The handshake at --pair:

  1. BE mints a 256-bit pollSecret locally and POSTs sha256(pollSecret) to the FE Cloud Function /api/devices/initiate-pair. The function creates a synthetic Firebase Auth user and returns { deviceId, pairCode } — an 8-char code from a confusion-resistant alphabet (digits 2-9 + uppercase A-Z minus I/L/O).
  2. The terminal prints the code + a scannable QR. You open the web app → Account → Add Device → paste the code. The FE claim Cloud Function mints a customToken scoped to this device + you (with custom claims ownerUid + deviceId) and writes it to a subdoc keyed by sha256(pollSecret). Sharers know the deviceId but not the secret hash, so the customToken is unreadable to them.
  3. BE polls that subdoc (anonymous Firestore REST — allow get: if true on the keyed path), exchanges the customToken for a refresh+ID token pair via Firebase REST, saves the refresh token to the OS keystore.

From then on, every BE Firestore write goes through that refresh token

  • google-cloud-firestore. The refresh token rotates each refresh cycle (~1h) and the keystore rotation slot guarantees a clean swap under parallel-process contention.

Shared devices. Same 8-char code drives sharing — a second account pastes the same code into Account → Add Device and the claim function appends their uid to sharedWith[]. They can submit research that runs on your PC but can't read your other data; per-device Firestore rules enforce the boundary via the BE's custom claim.

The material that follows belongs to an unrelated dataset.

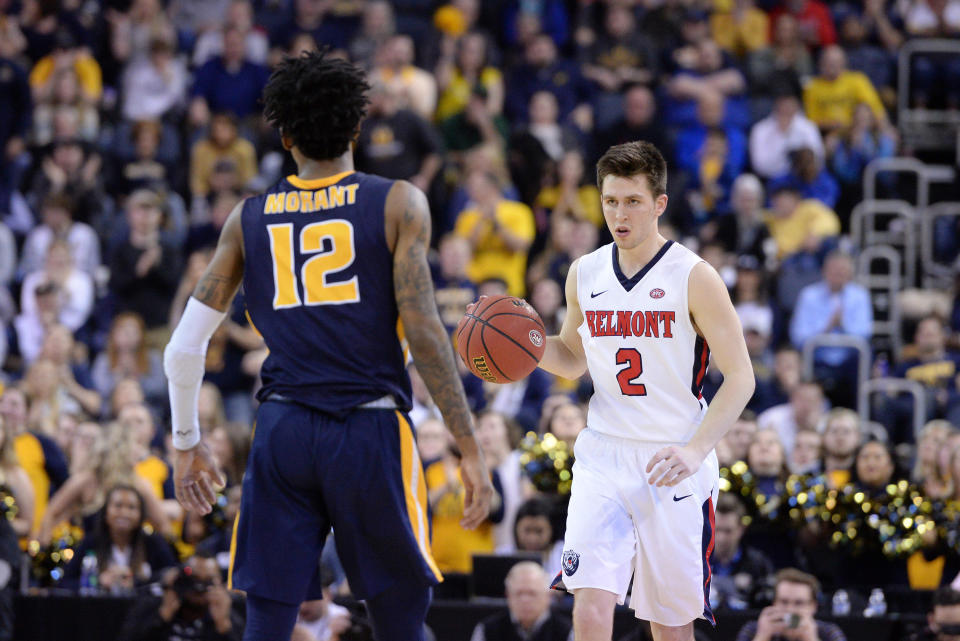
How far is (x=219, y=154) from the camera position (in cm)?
1370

Reset Pair Code. Settings → Manage devices → Reset rotates the code, revokes the BE's refresh token, clears sharedWith=[], and emails you the new code with a 15-min TTL. The BE's recovery watcher notices the revoke, polls the same pending subdoc, picks up the new customToken once you enter the new code in the FE, and exits cleanly so the supervisor respawns with a fresh keystore + listener subscriptions. No --pair on the PC needed — the device is back online within ~5s of you entering the new code. Miss the 15-min window and you'll need to re-run --pair for a fresh device record.

What Reset does to in-flight runs (multi-worker safe): the FE route writes a hard_reset command to devices/{id}/commands/ before revoking refresh tokens. Every worker subscribes to that subcollection (research.py:27452) so all N workers process the command independently — each touches .stop on its own active run dir, flips its own active research doc to cancelled, and schedules os._exit(0) so the daemon-loop respawns it clean. No zombie runs. The route polls up to 5s for the BE to ack (delete the command) before proceeding to revoke; if the BE is already wedged the 30s stale-gate at research.py:2253 ensures a respawned BE won't re-fire it.

What Reset does to queued runs: the FE route stamps expireAt: now+15min + cancelledReason: "device_pair_expired" on every user-tree research doc that points at this device (owner + every sharer + every previously-revoked sharer, in queued / ongoing / running / paused / paused_pending_repair state) plus every devices/{id}/queue/* subdoc. Firestore TTL (configured via firestore.indexes.json fieldOverrides) auto-deletes them at the 15-min mark — sharer's research page clears the orphans automatically via the existing real-time listener. The sharer sees no Cancelled card to dismiss; rows just disappear.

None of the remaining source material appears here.